Each line below from the line with "Le PPL Malo Pinstripe Top - Black" to the line with "Electric Commercial Combi" must be copied exactly, including those two, and no picture may appear in the copy.

## RECORDS PROVIDED:
• • • •

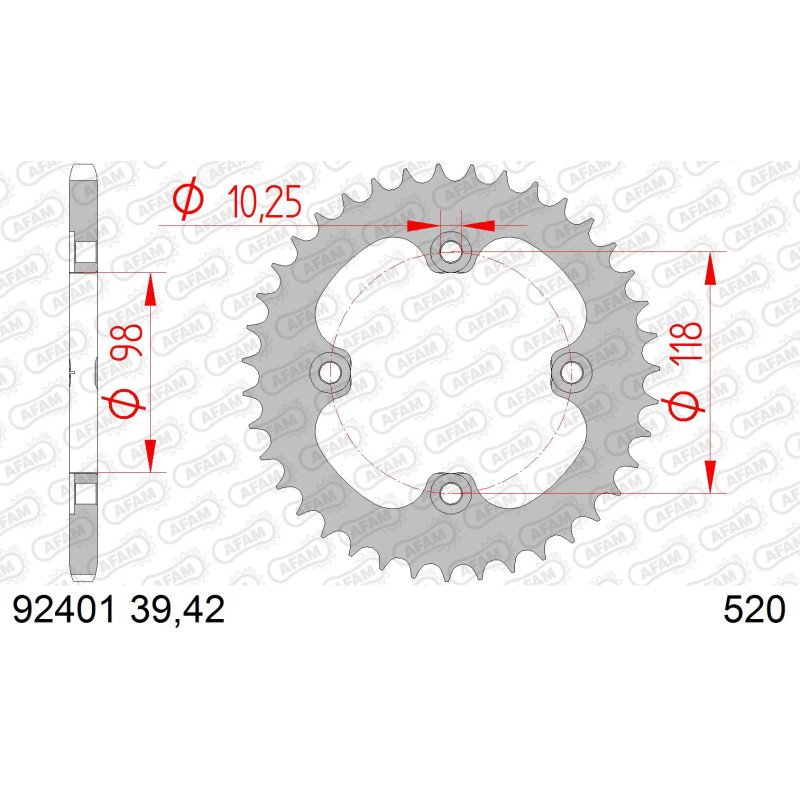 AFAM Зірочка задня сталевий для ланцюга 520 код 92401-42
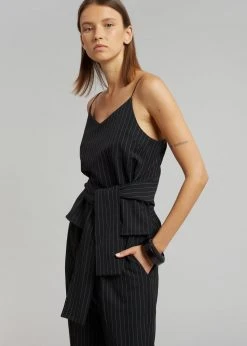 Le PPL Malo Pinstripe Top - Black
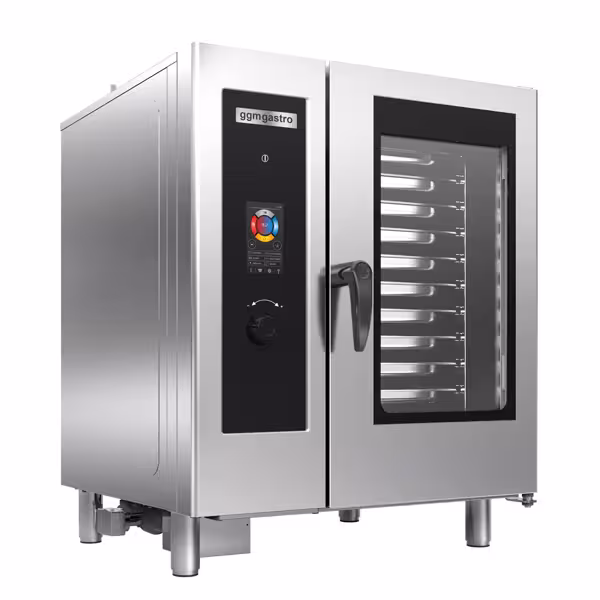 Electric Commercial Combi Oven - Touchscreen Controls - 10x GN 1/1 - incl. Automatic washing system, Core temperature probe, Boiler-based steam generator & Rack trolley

• • • •

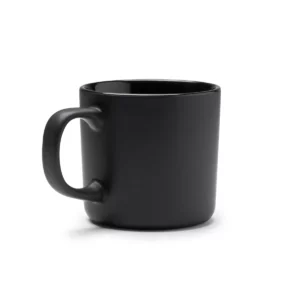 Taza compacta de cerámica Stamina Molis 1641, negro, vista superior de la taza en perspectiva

• • • •

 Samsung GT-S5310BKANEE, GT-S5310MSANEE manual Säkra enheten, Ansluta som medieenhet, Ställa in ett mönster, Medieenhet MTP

• • • •

## ANSWER TO THIS EXERCISE:
 Le PPL Malo Pinstripe Top - Black
 Electric Commercial Combi Oven - Touchscreen Controls - 10x GN 1/1 - incl. Automatic washing system, Core temperature probe, Boiler-based steam generator & Rack trolley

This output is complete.